A trama é simples e objetiva: em 30 Dias, na erma cidade de Barrow, Alaska, a longitude de sua posição faz com que, em determinada época do ano, ela permaneça trinta dias imersa na escuridão da noite. É sempre um período austero para a população, devido à ausência de luz e ao frio extremo. No entanto, um clã de vampiros finalmente vê nisso uma oportunidade: a chance de não apenas se alimentar, mas de externar seus aspectos mais bestiais de brutalidade e caça. A partir do ataque, é uma corrida contra o tempo dos habitantes da cidade, liderados pelo casal Eben e Stella Olemaun, na resistência até que o Sol nasça novamente.

Noite e mais duas vezes

Dias Sombrios e Retorno à Barrow repetem os padrões da narrativa original, emulando situações que tornaram o primeiro arco um sucesso, inclusive resgatando personagens e expandindo sua mitologia particular. E aqui começam algumas críticas necessárias. Quando se trata de elementos narrativos desgastados – como horror de vampiros – os trunfos vêm nos pequenos detalhes. Em 30 Dias, o grande pilar do sucesso narrativo é a sacada da ambientação: o que aconteceria se os vampiros não tivessem que se preocupar com a luz do dia?

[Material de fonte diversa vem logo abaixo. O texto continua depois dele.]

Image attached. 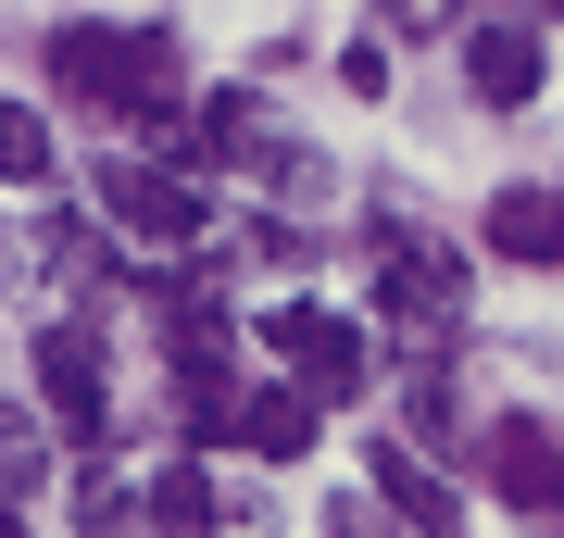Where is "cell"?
I'll return each instance as SVG.
<instances>
[{
    "label": "cell",
    "mask_w": 564,
    "mask_h": 538,
    "mask_svg": "<svg viewBox=\"0 0 564 538\" xmlns=\"http://www.w3.org/2000/svg\"><path fill=\"white\" fill-rule=\"evenodd\" d=\"M176 76H188V51H176L163 13H139V25H51V88L76 100V113H101V125H139L151 151L188 125Z\"/></svg>",
    "instance_id": "6da1fadb"
},
{
    "label": "cell",
    "mask_w": 564,
    "mask_h": 538,
    "mask_svg": "<svg viewBox=\"0 0 564 538\" xmlns=\"http://www.w3.org/2000/svg\"><path fill=\"white\" fill-rule=\"evenodd\" d=\"M377 326H402L414 351H452L464 339V251L426 239V226H389L377 239Z\"/></svg>",
    "instance_id": "7a4b0ae2"
},
{
    "label": "cell",
    "mask_w": 564,
    "mask_h": 538,
    "mask_svg": "<svg viewBox=\"0 0 564 538\" xmlns=\"http://www.w3.org/2000/svg\"><path fill=\"white\" fill-rule=\"evenodd\" d=\"M263 339H276V363H289V388L302 400H364V376H377V351H364V326L351 314H326V300H276L263 314Z\"/></svg>",
    "instance_id": "3957f363"
},
{
    "label": "cell",
    "mask_w": 564,
    "mask_h": 538,
    "mask_svg": "<svg viewBox=\"0 0 564 538\" xmlns=\"http://www.w3.org/2000/svg\"><path fill=\"white\" fill-rule=\"evenodd\" d=\"M477 488H502V514L564 526V439H552L540 414H489L477 426Z\"/></svg>",
    "instance_id": "277c9868"
},
{
    "label": "cell",
    "mask_w": 564,
    "mask_h": 538,
    "mask_svg": "<svg viewBox=\"0 0 564 538\" xmlns=\"http://www.w3.org/2000/svg\"><path fill=\"white\" fill-rule=\"evenodd\" d=\"M101 213L126 239H151V251H188L214 226V200H202V176H176V163H101Z\"/></svg>",
    "instance_id": "5b68a950"
},
{
    "label": "cell",
    "mask_w": 564,
    "mask_h": 538,
    "mask_svg": "<svg viewBox=\"0 0 564 538\" xmlns=\"http://www.w3.org/2000/svg\"><path fill=\"white\" fill-rule=\"evenodd\" d=\"M39 400L63 414V439H101V426H113V351H101L88 314L39 326Z\"/></svg>",
    "instance_id": "8992f818"
},
{
    "label": "cell",
    "mask_w": 564,
    "mask_h": 538,
    "mask_svg": "<svg viewBox=\"0 0 564 538\" xmlns=\"http://www.w3.org/2000/svg\"><path fill=\"white\" fill-rule=\"evenodd\" d=\"M464 76H477L489 113L540 100V13H477V25H464Z\"/></svg>",
    "instance_id": "52a82bcc"
},
{
    "label": "cell",
    "mask_w": 564,
    "mask_h": 538,
    "mask_svg": "<svg viewBox=\"0 0 564 538\" xmlns=\"http://www.w3.org/2000/svg\"><path fill=\"white\" fill-rule=\"evenodd\" d=\"M377 501H389V514H402L414 538H464V488H452L440 463H426V451L402 439V426L377 439Z\"/></svg>",
    "instance_id": "ba28073f"
},
{
    "label": "cell",
    "mask_w": 564,
    "mask_h": 538,
    "mask_svg": "<svg viewBox=\"0 0 564 538\" xmlns=\"http://www.w3.org/2000/svg\"><path fill=\"white\" fill-rule=\"evenodd\" d=\"M314 414H326V400H302L289 376H276V388H251V400H239V451H263V463H302V451L326 439Z\"/></svg>",
    "instance_id": "9c48e42d"
},
{
    "label": "cell",
    "mask_w": 564,
    "mask_h": 538,
    "mask_svg": "<svg viewBox=\"0 0 564 538\" xmlns=\"http://www.w3.org/2000/svg\"><path fill=\"white\" fill-rule=\"evenodd\" d=\"M489 251L502 263H564V200L552 188H502L489 200Z\"/></svg>",
    "instance_id": "30bf717a"
},
{
    "label": "cell",
    "mask_w": 564,
    "mask_h": 538,
    "mask_svg": "<svg viewBox=\"0 0 564 538\" xmlns=\"http://www.w3.org/2000/svg\"><path fill=\"white\" fill-rule=\"evenodd\" d=\"M139 501H151V526H163V538H226V488L202 476V463H163Z\"/></svg>",
    "instance_id": "8fae6325"
},
{
    "label": "cell",
    "mask_w": 564,
    "mask_h": 538,
    "mask_svg": "<svg viewBox=\"0 0 564 538\" xmlns=\"http://www.w3.org/2000/svg\"><path fill=\"white\" fill-rule=\"evenodd\" d=\"M402 414H414V439H452V426H464V400H452V351H414V363H402Z\"/></svg>",
    "instance_id": "7c38bea8"
},
{
    "label": "cell",
    "mask_w": 564,
    "mask_h": 538,
    "mask_svg": "<svg viewBox=\"0 0 564 538\" xmlns=\"http://www.w3.org/2000/svg\"><path fill=\"white\" fill-rule=\"evenodd\" d=\"M76 526H88V538H163V526H151V501H126L113 476H88V488H76Z\"/></svg>",
    "instance_id": "4fadbf2b"
},
{
    "label": "cell",
    "mask_w": 564,
    "mask_h": 538,
    "mask_svg": "<svg viewBox=\"0 0 564 538\" xmlns=\"http://www.w3.org/2000/svg\"><path fill=\"white\" fill-rule=\"evenodd\" d=\"M0 176H13V188L51 176V125H39V113H0Z\"/></svg>",
    "instance_id": "5bb4252c"
},
{
    "label": "cell",
    "mask_w": 564,
    "mask_h": 538,
    "mask_svg": "<svg viewBox=\"0 0 564 538\" xmlns=\"http://www.w3.org/2000/svg\"><path fill=\"white\" fill-rule=\"evenodd\" d=\"M339 88L377 100V88H389V39H351V51H339Z\"/></svg>",
    "instance_id": "9a60e30c"
}]
</instances>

Resenha de 30 Dias de Noite

A partir disso, Niles constrói uma história que, se não absolutamente original, ao menos é instigante. Ele resgata alguns clichês – a pressão psicológica do cerco de monstros que revela o pior que existe nos humanos, um clássico Romero; mas também acrescenta revisões interessantes do mito, como a presença de um vampiro ancestral que se opõe à matança pois isso exporia demais a realidade de que vampiros existem, o que seria contraproducente para a raça, visto que a situação em Barrow é uma exceção, não a regra.

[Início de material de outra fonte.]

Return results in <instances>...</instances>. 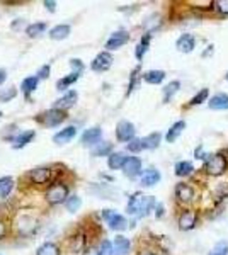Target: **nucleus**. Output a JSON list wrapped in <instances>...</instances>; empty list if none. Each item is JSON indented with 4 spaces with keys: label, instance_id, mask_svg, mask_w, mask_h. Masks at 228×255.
Segmentation results:
<instances>
[{
    "label": "nucleus",
    "instance_id": "nucleus-1",
    "mask_svg": "<svg viewBox=\"0 0 228 255\" xmlns=\"http://www.w3.org/2000/svg\"><path fill=\"white\" fill-rule=\"evenodd\" d=\"M157 206L155 197L145 196V194H135L128 201V213L136 218H145L150 215V211Z\"/></svg>",
    "mask_w": 228,
    "mask_h": 255
},
{
    "label": "nucleus",
    "instance_id": "nucleus-2",
    "mask_svg": "<svg viewBox=\"0 0 228 255\" xmlns=\"http://www.w3.org/2000/svg\"><path fill=\"white\" fill-rule=\"evenodd\" d=\"M70 196V189L67 184L63 182H53L51 186L46 189V201L49 204H53V206H56V204H63L65 201L68 199Z\"/></svg>",
    "mask_w": 228,
    "mask_h": 255
},
{
    "label": "nucleus",
    "instance_id": "nucleus-3",
    "mask_svg": "<svg viewBox=\"0 0 228 255\" xmlns=\"http://www.w3.org/2000/svg\"><path fill=\"white\" fill-rule=\"evenodd\" d=\"M227 168H228V160L223 151H218V153L211 155V157L206 160V165H205L206 174L211 177H218V175L225 174Z\"/></svg>",
    "mask_w": 228,
    "mask_h": 255
},
{
    "label": "nucleus",
    "instance_id": "nucleus-4",
    "mask_svg": "<svg viewBox=\"0 0 228 255\" xmlns=\"http://www.w3.org/2000/svg\"><path fill=\"white\" fill-rule=\"evenodd\" d=\"M65 119H67V113H65V111L51 108V109L44 111L38 118V121L46 128H55V126H60L61 123H65Z\"/></svg>",
    "mask_w": 228,
    "mask_h": 255
},
{
    "label": "nucleus",
    "instance_id": "nucleus-5",
    "mask_svg": "<svg viewBox=\"0 0 228 255\" xmlns=\"http://www.w3.org/2000/svg\"><path fill=\"white\" fill-rule=\"evenodd\" d=\"M53 174H55V170L51 167H36L27 174V179L36 186H43V184L51 182Z\"/></svg>",
    "mask_w": 228,
    "mask_h": 255
},
{
    "label": "nucleus",
    "instance_id": "nucleus-6",
    "mask_svg": "<svg viewBox=\"0 0 228 255\" xmlns=\"http://www.w3.org/2000/svg\"><path fill=\"white\" fill-rule=\"evenodd\" d=\"M102 218H104L106 223L109 225V228L114 230V232H121V230L128 228L126 218L123 215H119V213L113 211V209H104V211H102Z\"/></svg>",
    "mask_w": 228,
    "mask_h": 255
},
{
    "label": "nucleus",
    "instance_id": "nucleus-7",
    "mask_svg": "<svg viewBox=\"0 0 228 255\" xmlns=\"http://www.w3.org/2000/svg\"><path fill=\"white\" fill-rule=\"evenodd\" d=\"M135 133H136V129H135L133 123H130V121H119L118 126H116V138L123 143H130L131 139L135 138Z\"/></svg>",
    "mask_w": 228,
    "mask_h": 255
},
{
    "label": "nucleus",
    "instance_id": "nucleus-8",
    "mask_svg": "<svg viewBox=\"0 0 228 255\" xmlns=\"http://www.w3.org/2000/svg\"><path fill=\"white\" fill-rule=\"evenodd\" d=\"M130 41V34H128V31H116L111 34V38L106 41V48H107V53L111 51V49H118L124 46V44Z\"/></svg>",
    "mask_w": 228,
    "mask_h": 255
},
{
    "label": "nucleus",
    "instance_id": "nucleus-9",
    "mask_svg": "<svg viewBox=\"0 0 228 255\" xmlns=\"http://www.w3.org/2000/svg\"><path fill=\"white\" fill-rule=\"evenodd\" d=\"M111 65H113V56H111V53L102 51L94 58L90 68H92L94 72H106V70L111 68Z\"/></svg>",
    "mask_w": 228,
    "mask_h": 255
},
{
    "label": "nucleus",
    "instance_id": "nucleus-10",
    "mask_svg": "<svg viewBox=\"0 0 228 255\" xmlns=\"http://www.w3.org/2000/svg\"><path fill=\"white\" fill-rule=\"evenodd\" d=\"M121 168H123L124 175L136 177V175L142 174V160H140L138 157H126Z\"/></svg>",
    "mask_w": 228,
    "mask_h": 255
},
{
    "label": "nucleus",
    "instance_id": "nucleus-11",
    "mask_svg": "<svg viewBox=\"0 0 228 255\" xmlns=\"http://www.w3.org/2000/svg\"><path fill=\"white\" fill-rule=\"evenodd\" d=\"M77 99H78V94L75 92V90H68V92L65 94L63 97L58 99L53 108L60 109V111H67V109H70V108H73V106H75Z\"/></svg>",
    "mask_w": 228,
    "mask_h": 255
},
{
    "label": "nucleus",
    "instance_id": "nucleus-12",
    "mask_svg": "<svg viewBox=\"0 0 228 255\" xmlns=\"http://www.w3.org/2000/svg\"><path fill=\"white\" fill-rule=\"evenodd\" d=\"M196 223H198V215H196V211H193V209H188V211H184L179 216V228L184 230V232L193 230L194 226H196Z\"/></svg>",
    "mask_w": 228,
    "mask_h": 255
},
{
    "label": "nucleus",
    "instance_id": "nucleus-13",
    "mask_svg": "<svg viewBox=\"0 0 228 255\" xmlns=\"http://www.w3.org/2000/svg\"><path fill=\"white\" fill-rule=\"evenodd\" d=\"M102 138V129L101 128H90V129H85L84 134H82V145L85 146H94L95 143H99Z\"/></svg>",
    "mask_w": 228,
    "mask_h": 255
},
{
    "label": "nucleus",
    "instance_id": "nucleus-14",
    "mask_svg": "<svg viewBox=\"0 0 228 255\" xmlns=\"http://www.w3.org/2000/svg\"><path fill=\"white\" fill-rule=\"evenodd\" d=\"M176 197H177V201L188 204L194 199V189L191 187L189 184H184V182L177 184L176 186Z\"/></svg>",
    "mask_w": 228,
    "mask_h": 255
},
{
    "label": "nucleus",
    "instance_id": "nucleus-15",
    "mask_svg": "<svg viewBox=\"0 0 228 255\" xmlns=\"http://www.w3.org/2000/svg\"><path fill=\"white\" fill-rule=\"evenodd\" d=\"M36 136V133L34 131H24V133H19L17 136H14L10 139L12 141V148H15V150H20V148H24V146H27L29 143L34 139Z\"/></svg>",
    "mask_w": 228,
    "mask_h": 255
},
{
    "label": "nucleus",
    "instance_id": "nucleus-16",
    "mask_svg": "<svg viewBox=\"0 0 228 255\" xmlns=\"http://www.w3.org/2000/svg\"><path fill=\"white\" fill-rule=\"evenodd\" d=\"M75 134H77V128L68 126V128H65V129L58 131L55 136H53V141H55L56 145H65V143L72 141V139L75 138Z\"/></svg>",
    "mask_w": 228,
    "mask_h": 255
},
{
    "label": "nucleus",
    "instance_id": "nucleus-17",
    "mask_svg": "<svg viewBox=\"0 0 228 255\" xmlns=\"http://www.w3.org/2000/svg\"><path fill=\"white\" fill-rule=\"evenodd\" d=\"M131 250V242L126 237H116L113 242V254L114 255H128Z\"/></svg>",
    "mask_w": 228,
    "mask_h": 255
},
{
    "label": "nucleus",
    "instance_id": "nucleus-18",
    "mask_svg": "<svg viewBox=\"0 0 228 255\" xmlns=\"http://www.w3.org/2000/svg\"><path fill=\"white\" fill-rule=\"evenodd\" d=\"M159 182H160V172L157 170V168H148V170H145L142 179H140V184H142L143 187H152Z\"/></svg>",
    "mask_w": 228,
    "mask_h": 255
},
{
    "label": "nucleus",
    "instance_id": "nucleus-19",
    "mask_svg": "<svg viewBox=\"0 0 228 255\" xmlns=\"http://www.w3.org/2000/svg\"><path fill=\"white\" fill-rule=\"evenodd\" d=\"M210 109L213 111H227L228 109V96L227 94H217L208 101Z\"/></svg>",
    "mask_w": 228,
    "mask_h": 255
},
{
    "label": "nucleus",
    "instance_id": "nucleus-20",
    "mask_svg": "<svg viewBox=\"0 0 228 255\" xmlns=\"http://www.w3.org/2000/svg\"><path fill=\"white\" fill-rule=\"evenodd\" d=\"M194 44H196V41H194V36L193 34H182L181 38L177 39L176 46L182 53H191L194 49Z\"/></svg>",
    "mask_w": 228,
    "mask_h": 255
},
{
    "label": "nucleus",
    "instance_id": "nucleus-21",
    "mask_svg": "<svg viewBox=\"0 0 228 255\" xmlns=\"http://www.w3.org/2000/svg\"><path fill=\"white\" fill-rule=\"evenodd\" d=\"M70 26L68 24H58V26L53 27L51 31H49V38L55 39V41H61V39H67L70 36Z\"/></svg>",
    "mask_w": 228,
    "mask_h": 255
},
{
    "label": "nucleus",
    "instance_id": "nucleus-22",
    "mask_svg": "<svg viewBox=\"0 0 228 255\" xmlns=\"http://www.w3.org/2000/svg\"><path fill=\"white\" fill-rule=\"evenodd\" d=\"M90 153H92L94 157H109V155L113 153V145L107 141H99L92 146Z\"/></svg>",
    "mask_w": 228,
    "mask_h": 255
},
{
    "label": "nucleus",
    "instance_id": "nucleus-23",
    "mask_svg": "<svg viewBox=\"0 0 228 255\" xmlns=\"http://www.w3.org/2000/svg\"><path fill=\"white\" fill-rule=\"evenodd\" d=\"M184 128H186V123H184V121L174 123V125L171 126V129L167 131V134H165V139H167L169 143H174L177 138L181 136V133L184 131Z\"/></svg>",
    "mask_w": 228,
    "mask_h": 255
},
{
    "label": "nucleus",
    "instance_id": "nucleus-24",
    "mask_svg": "<svg viewBox=\"0 0 228 255\" xmlns=\"http://www.w3.org/2000/svg\"><path fill=\"white\" fill-rule=\"evenodd\" d=\"M124 160H126V155L123 151H114V153H111L107 157V165H109V168H113V170H119L123 167Z\"/></svg>",
    "mask_w": 228,
    "mask_h": 255
},
{
    "label": "nucleus",
    "instance_id": "nucleus-25",
    "mask_svg": "<svg viewBox=\"0 0 228 255\" xmlns=\"http://www.w3.org/2000/svg\"><path fill=\"white\" fill-rule=\"evenodd\" d=\"M38 84H39V80L36 79V77H27V79H24L22 84H20V90H22L24 96L29 97L36 89H38Z\"/></svg>",
    "mask_w": 228,
    "mask_h": 255
},
{
    "label": "nucleus",
    "instance_id": "nucleus-26",
    "mask_svg": "<svg viewBox=\"0 0 228 255\" xmlns=\"http://www.w3.org/2000/svg\"><path fill=\"white\" fill-rule=\"evenodd\" d=\"M14 179L12 177H2L0 179V197L5 199V197L10 196V192L14 191Z\"/></svg>",
    "mask_w": 228,
    "mask_h": 255
},
{
    "label": "nucleus",
    "instance_id": "nucleus-27",
    "mask_svg": "<svg viewBox=\"0 0 228 255\" xmlns=\"http://www.w3.org/2000/svg\"><path fill=\"white\" fill-rule=\"evenodd\" d=\"M44 31H46V22H32L26 27V34H27V38H31V39L38 38Z\"/></svg>",
    "mask_w": 228,
    "mask_h": 255
},
{
    "label": "nucleus",
    "instance_id": "nucleus-28",
    "mask_svg": "<svg viewBox=\"0 0 228 255\" xmlns=\"http://www.w3.org/2000/svg\"><path fill=\"white\" fill-rule=\"evenodd\" d=\"M165 79V72H162V70H150V72H147L143 75V80L147 82V84H160L162 80Z\"/></svg>",
    "mask_w": 228,
    "mask_h": 255
},
{
    "label": "nucleus",
    "instance_id": "nucleus-29",
    "mask_svg": "<svg viewBox=\"0 0 228 255\" xmlns=\"http://www.w3.org/2000/svg\"><path fill=\"white\" fill-rule=\"evenodd\" d=\"M78 77H80V73L72 72L70 75L63 77V79H60V80L56 82V89H58V90H67V89L70 87V85L75 84V82L78 80Z\"/></svg>",
    "mask_w": 228,
    "mask_h": 255
},
{
    "label": "nucleus",
    "instance_id": "nucleus-30",
    "mask_svg": "<svg viewBox=\"0 0 228 255\" xmlns=\"http://www.w3.org/2000/svg\"><path fill=\"white\" fill-rule=\"evenodd\" d=\"M160 139H162L160 133H152V134H148V136L142 138L143 150H152V148H157L160 145Z\"/></svg>",
    "mask_w": 228,
    "mask_h": 255
},
{
    "label": "nucleus",
    "instance_id": "nucleus-31",
    "mask_svg": "<svg viewBox=\"0 0 228 255\" xmlns=\"http://www.w3.org/2000/svg\"><path fill=\"white\" fill-rule=\"evenodd\" d=\"M36 255H61V252H60V247H58L56 244H53V242H46V244H43L39 247Z\"/></svg>",
    "mask_w": 228,
    "mask_h": 255
},
{
    "label": "nucleus",
    "instance_id": "nucleus-32",
    "mask_svg": "<svg viewBox=\"0 0 228 255\" xmlns=\"http://www.w3.org/2000/svg\"><path fill=\"white\" fill-rule=\"evenodd\" d=\"M148 46H150V32H147V34H145L143 38H142V41L138 43V46H136V51H135L136 58L142 60L143 56H145V53H147Z\"/></svg>",
    "mask_w": 228,
    "mask_h": 255
},
{
    "label": "nucleus",
    "instance_id": "nucleus-33",
    "mask_svg": "<svg viewBox=\"0 0 228 255\" xmlns=\"http://www.w3.org/2000/svg\"><path fill=\"white\" fill-rule=\"evenodd\" d=\"M193 170H194V167H193V163L191 162H179L176 165V174L179 175V177H188L193 174Z\"/></svg>",
    "mask_w": 228,
    "mask_h": 255
},
{
    "label": "nucleus",
    "instance_id": "nucleus-34",
    "mask_svg": "<svg viewBox=\"0 0 228 255\" xmlns=\"http://www.w3.org/2000/svg\"><path fill=\"white\" fill-rule=\"evenodd\" d=\"M65 206H67V211L77 213L82 206V199L78 196H68V199L65 201Z\"/></svg>",
    "mask_w": 228,
    "mask_h": 255
},
{
    "label": "nucleus",
    "instance_id": "nucleus-35",
    "mask_svg": "<svg viewBox=\"0 0 228 255\" xmlns=\"http://www.w3.org/2000/svg\"><path fill=\"white\" fill-rule=\"evenodd\" d=\"M179 87H181V84H179L177 80H174V82H171L169 85H165V87H164V101H165V102L171 101L174 94H176L177 90H179Z\"/></svg>",
    "mask_w": 228,
    "mask_h": 255
},
{
    "label": "nucleus",
    "instance_id": "nucleus-36",
    "mask_svg": "<svg viewBox=\"0 0 228 255\" xmlns=\"http://www.w3.org/2000/svg\"><path fill=\"white\" fill-rule=\"evenodd\" d=\"M126 148H128V151H131V153H138V151H142L143 150L142 138H133L130 143H126Z\"/></svg>",
    "mask_w": 228,
    "mask_h": 255
},
{
    "label": "nucleus",
    "instance_id": "nucleus-37",
    "mask_svg": "<svg viewBox=\"0 0 228 255\" xmlns=\"http://www.w3.org/2000/svg\"><path fill=\"white\" fill-rule=\"evenodd\" d=\"M228 254V242H218L213 247V250L210 252V255H227Z\"/></svg>",
    "mask_w": 228,
    "mask_h": 255
},
{
    "label": "nucleus",
    "instance_id": "nucleus-38",
    "mask_svg": "<svg viewBox=\"0 0 228 255\" xmlns=\"http://www.w3.org/2000/svg\"><path fill=\"white\" fill-rule=\"evenodd\" d=\"M97 255H114L113 254V242H109V240L102 242L97 250Z\"/></svg>",
    "mask_w": 228,
    "mask_h": 255
},
{
    "label": "nucleus",
    "instance_id": "nucleus-39",
    "mask_svg": "<svg viewBox=\"0 0 228 255\" xmlns=\"http://www.w3.org/2000/svg\"><path fill=\"white\" fill-rule=\"evenodd\" d=\"M208 89H203L198 96H194L191 99V106H198V104H203V102H206V99H208Z\"/></svg>",
    "mask_w": 228,
    "mask_h": 255
},
{
    "label": "nucleus",
    "instance_id": "nucleus-40",
    "mask_svg": "<svg viewBox=\"0 0 228 255\" xmlns=\"http://www.w3.org/2000/svg\"><path fill=\"white\" fill-rule=\"evenodd\" d=\"M15 96H17V90L14 87H9L3 90V92H0V102H9L10 99H14Z\"/></svg>",
    "mask_w": 228,
    "mask_h": 255
},
{
    "label": "nucleus",
    "instance_id": "nucleus-41",
    "mask_svg": "<svg viewBox=\"0 0 228 255\" xmlns=\"http://www.w3.org/2000/svg\"><path fill=\"white\" fill-rule=\"evenodd\" d=\"M213 5L220 14H223V15L228 14V0H217V2H213Z\"/></svg>",
    "mask_w": 228,
    "mask_h": 255
},
{
    "label": "nucleus",
    "instance_id": "nucleus-42",
    "mask_svg": "<svg viewBox=\"0 0 228 255\" xmlns=\"http://www.w3.org/2000/svg\"><path fill=\"white\" fill-rule=\"evenodd\" d=\"M49 73H51V67H49V65H43V67L38 70V75H36V79H38V80H46L49 77Z\"/></svg>",
    "mask_w": 228,
    "mask_h": 255
},
{
    "label": "nucleus",
    "instance_id": "nucleus-43",
    "mask_svg": "<svg viewBox=\"0 0 228 255\" xmlns=\"http://www.w3.org/2000/svg\"><path fill=\"white\" fill-rule=\"evenodd\" d=\"M70 67H72V68H73V72H77V73H82V72H84V63H82L80 60H77V58L70 60Z\"/></svg>",
    "mask_w": 228,
    "mask_h": 255
},
{
    "label": "nucleus",
    "instance_id": "nucleus-44",
    "mask_svg": "<svg viewBox=\"0 0 228 255\" xmlns=\"http://www.w3.org/2000/svg\"><path fill=\"white\" fill-rule=\"evenodd\" d=\"M43 5L46 7L48 12H55L56 10V2H53V0H44Z\"/></svg>",
    "mask_w": 228,
    "mask_h": 255
},
{
    "label": "nucleus",
    "instance_id": "nucleus-45",
    "mask_svg": "<svg viewBox=\"0 0 228 255\" xmlns=\"http://www.w3.org/2000/svg\"><path fill=\"white\" fill-rule=\"evenodd\" d=\"M5 237H7V225L3 220H0V240H3Z\"/></svg>",
    "mask_w": 228,
    "mask_h": 255
},
{
    "label": "nucleus",
    "instance_id": "nucleus-46",
    "mask_svg": "<svg viewBox=\"0 0 228 255\" xmlns=\"http://www.w3.org/2000/svg\"><path fill=\"white\" fill-rule=\"evenodd\" d=\"M5 80H7V72L5 70H0V85H2Z\"/></svg>",
    "mask_w": 228,
    "mask_h": 255
},
{
    "label": "nucleus",
    "instance_id": "nucleus-47",
    "mask_svg": "<svg viewBox=\"0 0 228 255\" xmlns=\"http://www.w3.org/2000/svg\"><path fill=\"white\" fill-rule=\"evenodd\" d=\"M142 255H159V254H155V252H152V250H147V252H143Z\"/></svg>",
    "mask_w": 228,
    "mask_h": 255
},
{
    "label": "nucleus",
    "instance_id": "nucleus-48",
    "mask_svg": "<svg viewBox=\"0 0 228 255\" xmlns=\"http://www.w3.org/2000/svg\"><path fill=\"white\" fill-rule=\"evenodd\" d=\"M0 116H2V111H0Z\"/></svg>",
    "mask_w": 228,
    "mask_h": 255
},
{
    "label": "nucleus",
    "instance_id": "nucleus-49",
    "mask_svg": "<svg viewBox=\"0 0 228 255\" xmlns=\"http://www.w3.org/2000/svg\"><path fill=\"white\" fill-rule=\"evenodd\" d=\"M227 80H228V73H227Z\"/></svg>",
    "mask_w": 228,
    "mask_h": 255
}]
</instances>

A miscigenação desses elementos, associados à construção de personagens interessantes e à representação dos vampiros como seres animalescos e genuinamente assustadores, fugindo da romantização abobalhada de Rice e afins, torna 30 Dias de Noite um acréscimo válido e interessante ao cânone dos monstros. No entanto, suas continuações não acrescentam nada de novo. E, visto que a edição em questão celebra a saga como um todo e não somente a proposta original, é inevitável não apontar um certo desgaste na leitura devido à repetição de temas e padrões.

O horror de Templesmith

Ao término da leitura, o impacto da originalidade da ambientação e da representação dos monstros e do desespero do cerco já se diluiu bastante, ao ponto de questionar se era realmente necessário resgatar as continuações, e não dedicar uma celebração exclusiva do arco original. O que pesa positivamente nesse questionamento é a arte de Ben Templesmith. Coesa, original e impactante, o traço e cores do australiano dão o tom daquelas características que mencionamos anteriormente como determinantes para uma respeitável obra de horror: pavor, ojeriza, em inúmeros momentos claustrofóbica, mas, acima de tudo, inconfundível.

Embora exista ali uma evidente influência de artistas com Dave McKean e Bill Sienkiewicz, com uma forte tendência ao simbolismo e à abstração dos traços e das formas, a arte de Templesmith é única, e parece feita para ambientações de horror e suspense como Christopher Lee foi feito para o mesmo propósito nas telas.

Resenha de 30 Dias de Noite

A imersão do leitor acontece de forma quase imediata e, apesar de o design dos vampiros ser hediondamente aterrorizante, Templesmith sabe quando abstrair da forma para valorizar o sentimento. Em muitos momentos, vemos apenas sombras permeadas por splashes vermelhos – o bastante para entendermos e agonizarmos com os falecidos alimentos vampirescos. E o tratamento da editora nacional valoriza muito isso, por isso, acaba se tornando um relançamento digno de nota.

Se as continuações perdem muito da potência da história original, 30 Dias de Noite permanece tão relevante para a história dos monstros quanto 15 anos atrás. É um genuíno acréscimo em seu cânone, com um recorte que, apesar de distante e específico, ainda é incrivelmente impactante e assustador – e será ainda mais para quem estiver lendo pela primeira vez.

Mais ou menos como ficar preso numa cidadezinha por trinta dias no escuro. É impressão minha, ou está meio frio aqui?